"Reconquérir l'électorat populaire": des députés insoumis critiquent l'analyse de Ruffin

Le député LFI François Ruffin lors d'un débat à l'Assemblée nationale, le 16 janvier 2022 à Paris
 - Thomas COEX © 2019 AFP
Le député LFI François Ruffin lors d'un débat à l'Assemblée nationale, le 16 janvier 2022 à Paris - Thomas COEX © 2019 AFP

Une interview qui fait réagir sur les bancs de la France insoumise. Le député François Ruffin a eu des mots sévères ce mardi matin sur la stratégie de la gauche vis-à-vis des Français les plus modestes. "Il faut demander à la gauche si elle veut réconquérir cet électorat populaire, de la France des Gilets jaunes", a lancé l'élu, qui siège au sein du groupe LFI à l'Assemblée nationale, sur France inter.

"Pour moi, j'entends certains signes qui sont des signes d'abandon", pointe du doigt l'ancien journaliste de Fakir.

"Pourquoi taire nos bons scores dans le 93?"

La critique n'est pas du goût de son collègue Alexis Corbière qui pointe du doigt les scores de l'union de la gauche dans les départements de Seine-Saint-Denis et du Val-de-Marne.
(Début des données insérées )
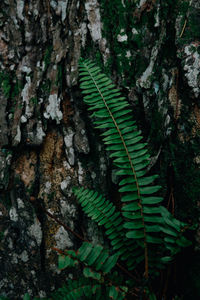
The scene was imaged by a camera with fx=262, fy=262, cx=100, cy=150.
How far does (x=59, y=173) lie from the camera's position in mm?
1425

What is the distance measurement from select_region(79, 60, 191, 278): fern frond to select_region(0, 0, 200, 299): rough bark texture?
0.13 metres

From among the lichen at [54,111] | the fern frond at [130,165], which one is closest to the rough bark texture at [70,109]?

Dans le 93, l'ensemble des députés sont issus des rangs de la Nupes - même si le département s'est illustré par un record d'abstention en métropole.
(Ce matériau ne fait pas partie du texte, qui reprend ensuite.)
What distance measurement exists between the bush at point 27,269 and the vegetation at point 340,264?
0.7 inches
"Pourquoi taire nos bons scores dans les départements qui sont aussi populaires?", remarque sur son compte Twitter le député, rappelant que les personnes les plus modestes ont plus tendance à s'abstenir qu'à voter en faveur du Rassemblement national.

Un ouvrier sur trois (33%) a boudé les urnes contre 26% des cadres au premier tour de la présidentielle, souligne un sondage Ipsos. 31% des personnes qui gagnent moins de 1250 euros par mois ont voté pour Marine Le Pen au premier tour contre 25% pour Jean-Luc Mélenchon, souligne encore la même étude.

"Logique de la division de nos adversaires"

Dans la région Hauts-de-France dont est issue François Ruffin, le RN a par contre fait carton plein. Un quart des députés du parti de Marine Le Pen y ont été élus.

"On est là dans des terres qui ont été le creuset du socialisme et du communisme pendant plus d'un siècle et j'entends parfois que ce sont des territoires qui n'ont jamais accepté la démocratie et que ce serait près donc naturel qu'ils se tournent vers le RN", regrette encore le parlementaire de la Somme.

Le député insoumis Antoine Léaument ne partage pas le constat, l'accusant de "participer à la logique de division du peuple de nos adversaires" en "opposant les citoyens des quartiers et des campagnes". "Le peuple est dans les grandes villes autant qu'à la campagne", abonde son collègue Bastien Lachaud. "Diviser, opposer, c'est la logique de l'adversaire. C'est une impasse."

Ce n'est pas la première fois que François Ruffin exprime ce constat. Dans un long entretien au Monde puis à L'Obs, il appelait au début de l'été à "la reconquête de la France des Gilets jaunes" en axant son discours sur le travail, avant d'aborder à nouveau le sujet lors de sa présence aux universités d'été écologistes fin août.